The arcprize/ARC-AGI-2 repo itself has NO harness, scoring script, or apps/ folder - it only ships task JSONs (data/training = 1000 tasks, data/evaluation = 120 tasks) and points to the ARC-AGI-1 browser UI for manual play. Use arcprize/arc-agi-benchmarking for any programmatic evaluation.

Only the 120-task public evaluation set is runnable locally. The semi-private and fully-private sets used for the official leaderboard are NOT in the repo, so a local public-eval score is not directly comparable to leaderboard figures (calibrated to similar difficulty but measured on different withheld tasks).

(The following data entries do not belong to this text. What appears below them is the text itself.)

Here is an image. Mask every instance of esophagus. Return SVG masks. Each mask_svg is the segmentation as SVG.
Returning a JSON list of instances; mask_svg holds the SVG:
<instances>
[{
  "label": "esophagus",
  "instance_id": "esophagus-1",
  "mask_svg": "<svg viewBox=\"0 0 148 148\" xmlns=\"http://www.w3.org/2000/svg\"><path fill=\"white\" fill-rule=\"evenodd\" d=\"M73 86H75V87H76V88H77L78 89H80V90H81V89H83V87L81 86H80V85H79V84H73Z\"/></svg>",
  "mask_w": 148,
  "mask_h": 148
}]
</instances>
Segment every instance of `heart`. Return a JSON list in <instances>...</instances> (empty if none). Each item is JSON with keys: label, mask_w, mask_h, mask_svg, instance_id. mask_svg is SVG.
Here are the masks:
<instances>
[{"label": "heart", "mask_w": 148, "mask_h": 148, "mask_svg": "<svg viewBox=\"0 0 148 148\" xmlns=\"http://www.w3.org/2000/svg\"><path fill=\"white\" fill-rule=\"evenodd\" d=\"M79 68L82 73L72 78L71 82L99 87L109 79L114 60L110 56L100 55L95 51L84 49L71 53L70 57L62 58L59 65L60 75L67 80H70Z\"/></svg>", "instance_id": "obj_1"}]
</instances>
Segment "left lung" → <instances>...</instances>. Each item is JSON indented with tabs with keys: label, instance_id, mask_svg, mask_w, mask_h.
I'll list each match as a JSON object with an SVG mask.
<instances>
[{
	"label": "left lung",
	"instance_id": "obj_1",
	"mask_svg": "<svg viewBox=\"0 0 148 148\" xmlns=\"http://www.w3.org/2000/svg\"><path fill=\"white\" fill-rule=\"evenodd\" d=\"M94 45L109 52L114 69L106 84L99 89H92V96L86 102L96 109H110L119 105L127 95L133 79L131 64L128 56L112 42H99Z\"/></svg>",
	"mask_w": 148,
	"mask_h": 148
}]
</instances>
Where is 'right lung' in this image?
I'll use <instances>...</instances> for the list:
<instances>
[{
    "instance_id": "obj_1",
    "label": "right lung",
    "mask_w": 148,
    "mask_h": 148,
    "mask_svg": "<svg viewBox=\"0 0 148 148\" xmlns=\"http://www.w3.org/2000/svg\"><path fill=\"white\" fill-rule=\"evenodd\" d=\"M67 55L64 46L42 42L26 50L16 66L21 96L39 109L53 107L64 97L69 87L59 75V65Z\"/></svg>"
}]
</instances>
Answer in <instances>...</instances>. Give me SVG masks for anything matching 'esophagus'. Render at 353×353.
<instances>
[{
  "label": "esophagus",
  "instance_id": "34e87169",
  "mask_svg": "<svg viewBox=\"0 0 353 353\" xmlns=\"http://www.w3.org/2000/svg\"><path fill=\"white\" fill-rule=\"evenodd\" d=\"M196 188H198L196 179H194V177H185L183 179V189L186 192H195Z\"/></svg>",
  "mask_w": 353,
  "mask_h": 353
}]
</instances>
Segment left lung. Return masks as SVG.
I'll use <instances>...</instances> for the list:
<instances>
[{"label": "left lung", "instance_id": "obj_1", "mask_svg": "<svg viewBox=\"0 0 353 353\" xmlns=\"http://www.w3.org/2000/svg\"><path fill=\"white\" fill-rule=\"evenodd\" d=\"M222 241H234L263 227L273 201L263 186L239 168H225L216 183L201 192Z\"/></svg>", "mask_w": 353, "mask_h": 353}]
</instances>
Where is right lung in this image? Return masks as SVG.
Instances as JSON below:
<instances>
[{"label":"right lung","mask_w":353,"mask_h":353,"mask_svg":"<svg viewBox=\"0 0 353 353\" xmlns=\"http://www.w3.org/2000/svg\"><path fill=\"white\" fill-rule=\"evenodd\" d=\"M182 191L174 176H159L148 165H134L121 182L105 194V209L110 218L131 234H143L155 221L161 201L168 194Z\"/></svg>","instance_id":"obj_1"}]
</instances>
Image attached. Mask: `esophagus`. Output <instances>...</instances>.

scoring.py needs --task_dir pointed at the SOURCE taskset that still contains the solution outputs (data/arc-agi/data/evaluation), not at your submission dir; the submission dir holds only your predictions. The harness clones ARC-AGI-2 into data/arc-agi, so the eval JSONs live at data/arc-agi/data/evaluation.

ARC scoring is exact-match under the 2-trials rule - set --num_attempts 2 to match the official protocol; a near-miss grid scores zero, so partial/pixel-correctness is not the headline accuracy.

scoring.py uses --print_logs (underscore) not --print-logs; run_all.py exposes --num_attempts and --retry_attempts. Each run_all invocation handles one model config, so run multiple configs by invoking it repeatedly.